The IMF further highlighted that due to the “weak implementation” of the plan previously agreed with it, Pakistan’s power sector circular debt flow was expected to “grow significantly” to around Rs850bn in FY22, “overshooting programme targets, threatening the power sector’s viability, and leading to frequent power outages”.

Therefore, it said, Pakistani authorities were committed to resuming reforms in the power sector, including, “critically, the timely adjustment of power tariff”.

This adjustment, it added, covered the “delayed annual rebasing and quarterly adjustments, to improve the situation in the power sector and limit load shedding”.

On the recent monetary policy increase — wherein the State Bank of Pakistan increased the interest rate by 125 basis points to 15pc — the IMF termed the measure “necessary and appropriate” as the headline inflation exceeded 20pc in June, hurting particularly the most vulnerable.

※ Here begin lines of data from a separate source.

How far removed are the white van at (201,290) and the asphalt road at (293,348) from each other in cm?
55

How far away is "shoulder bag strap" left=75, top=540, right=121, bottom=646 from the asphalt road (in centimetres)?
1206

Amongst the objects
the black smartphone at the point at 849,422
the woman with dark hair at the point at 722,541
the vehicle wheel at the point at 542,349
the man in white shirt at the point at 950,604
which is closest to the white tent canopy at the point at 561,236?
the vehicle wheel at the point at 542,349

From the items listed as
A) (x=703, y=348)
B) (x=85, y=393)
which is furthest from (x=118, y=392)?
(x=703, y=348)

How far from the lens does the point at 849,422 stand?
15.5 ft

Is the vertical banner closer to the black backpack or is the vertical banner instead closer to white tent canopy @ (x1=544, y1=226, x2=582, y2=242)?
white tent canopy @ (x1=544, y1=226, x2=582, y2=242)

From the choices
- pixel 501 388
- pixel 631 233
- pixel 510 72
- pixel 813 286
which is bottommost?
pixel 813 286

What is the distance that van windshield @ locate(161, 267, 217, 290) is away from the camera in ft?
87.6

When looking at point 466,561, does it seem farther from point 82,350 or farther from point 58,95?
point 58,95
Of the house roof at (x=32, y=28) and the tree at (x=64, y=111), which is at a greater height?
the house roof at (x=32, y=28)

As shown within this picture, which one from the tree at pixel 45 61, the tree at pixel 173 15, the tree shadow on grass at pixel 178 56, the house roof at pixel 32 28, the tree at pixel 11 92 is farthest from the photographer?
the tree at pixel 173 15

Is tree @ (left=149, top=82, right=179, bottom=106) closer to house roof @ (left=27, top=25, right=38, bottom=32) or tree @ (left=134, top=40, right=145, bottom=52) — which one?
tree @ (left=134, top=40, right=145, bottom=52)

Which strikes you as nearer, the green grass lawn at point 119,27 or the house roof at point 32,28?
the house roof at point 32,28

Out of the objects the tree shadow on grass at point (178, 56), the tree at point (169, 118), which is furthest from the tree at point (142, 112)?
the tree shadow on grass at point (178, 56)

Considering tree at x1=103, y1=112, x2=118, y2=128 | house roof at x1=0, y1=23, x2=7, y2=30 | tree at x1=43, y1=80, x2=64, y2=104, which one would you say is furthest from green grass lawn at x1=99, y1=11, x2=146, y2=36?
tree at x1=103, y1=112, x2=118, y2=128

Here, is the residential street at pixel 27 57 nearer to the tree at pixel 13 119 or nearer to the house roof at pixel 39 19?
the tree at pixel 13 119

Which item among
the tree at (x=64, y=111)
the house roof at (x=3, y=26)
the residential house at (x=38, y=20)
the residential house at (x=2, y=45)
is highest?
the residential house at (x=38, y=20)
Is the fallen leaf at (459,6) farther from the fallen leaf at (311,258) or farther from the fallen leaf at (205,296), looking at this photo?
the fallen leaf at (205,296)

The IMF stressed that the monetary policy “will need to be geared towards ensuring that inflation is brought steadily down to the medium-term objective of five per cent to seven per cent”.

It further emphasised that the rates of Export Finance Scheme (EFS) and Long Term Financing Facility (LTFF) — two major financing schemes — “will continue to be linked to the policy rate” to enhance the monetary policy transmission. In this connection, the IMF statement mentioned that the rates for EFS and LTFF had been raised by 700 bps and 500 bps respectively over the recent months.

“Greater exchange rate flexibility will help cushion activity and rebuild reserves to more prudent levels,” the IMF said.

With regards to poverty alleviation, the IMF statement detailed that during FY22, “the unconditional cash transfer [under the] Kafalat scheme reached nearly 8 million households, with a permanent increase in the stipend to Rs14,000 per family, while a one-off cash transfer of Rs2,000 (Sasta Fuel Sasta Diesel, SFSD) was granted to about 8.6m families to alleviate the impact of rampant inflation”.

“For FY23, the authorities have allocated Rs364bn to BISP (up from Rs250bn in FY22) to be able to bring nine million families into the BISP safety net, and further extend the SFSD scheme to additional non-BISP, lower-middle class beneficiaries,” it added.

The IMF further said: “To improve governance and mitigate corruption, the authorities are establishing a robust electronic asset declaration system and plan to undertake a comprehensive review of the anticorruption institutions (including the National Accountability Bureau) to enhance their effectiveness in investigating and prosecuting corruption cases”.

Pakistan entered the IMF programme in 2019, but only half the funds have been disbursed to date as Islamabad has struggled to keep targets on track.